*Text segment:*
********************
- Conference: Atlantic Coast Conference
- Record: 3–7 (3–3 ACC)
- Head coach: George T. Barclay (3rd season);
- Captains: Will Frye; Roland Perdue;
- Home stadium: Kenan Memorial Stadium

= 1955 North Carolina Tar Heels football team =

American college football season

The 1955 North Carolina Tar Heels football team represented the University of North Carolina at Chapel Hill during the 1955 college football season. The Tar Heels were led by third-year head coach George T. Barclay, and played their home games at Kenan Memorial Stadium. The team competed as a member of the Atlantic Coast Conference, finishing in fifth.

Following the conclusion of the season, Barclay's coaching contract expired and was not renewed by UNC. He did not produce a winning season in his three years as head coach, finishing with an overall record of 11–18–1.
********************
*Directive 1:*
Echo the stretch of the 1955 Tar Heels entry from "- Head coach: George" through "finishing in fifth.".
*Directive 2:*
Decide whether each statement agrees with the 1955 Tar Heels entry, answering yes or no and quoting the words that settle it: (a) the team played its home games at Kenan Memorial Stadium; (b) Barclay's contract was renewed after the season; (c) the team finished third in its conference.
*Directive 3:*
Name every person mentioned in the 1955 Tar Heels entry.
The material after the 1955 Tar Heels entry has no connection to it.

*Data segment:*
********************
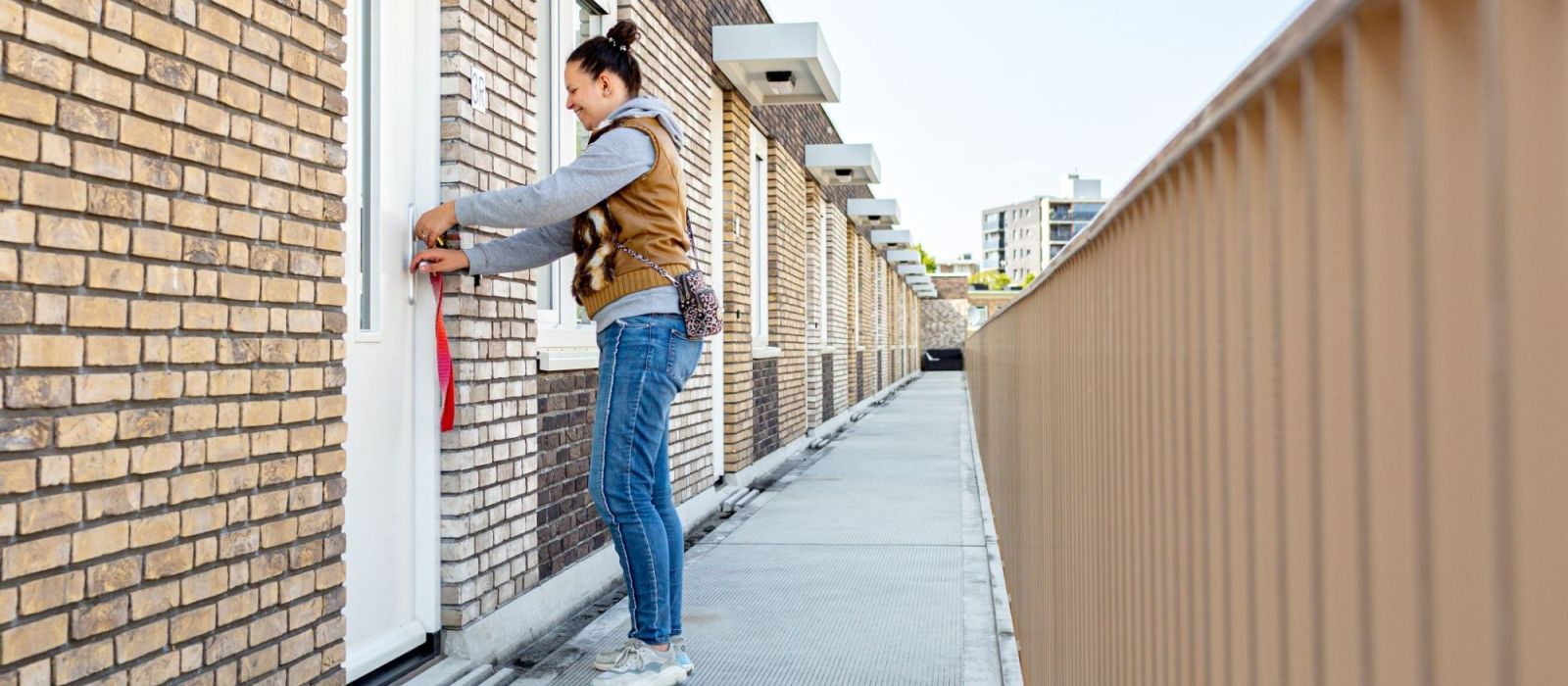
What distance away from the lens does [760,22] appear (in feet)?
31.4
********************
*Answer 1:*
- Head coach: George T. Barclay (3rd season);
- Captains: Will Frye; Roland Perdue;
- Home stadium: Kenan Memorial Stadium

= 1955 North Carolina Tar Heels football team =

American college football season

The 1955 North Carolina Tar Heels football team represented the University of North Carolina at Chapel Hill during the 1955 college football season. The Tar Heels were led by third-year head coach George T. Barclay, and played their home games at Kenan Memorial Stadium. The team competed as a member of the Atlantic Coast Conference, finishing in fifth.

*Answer 2:*
(a) Yes: "played their home games at Kenan Memorial Stadium"
(b) No: "Barclay's coaching contract expired and was not renewed by UNC"
(c) No: "finishing in fifth"

*Answer 3:*
George T. Barclay, Will Frye, Roland Perdue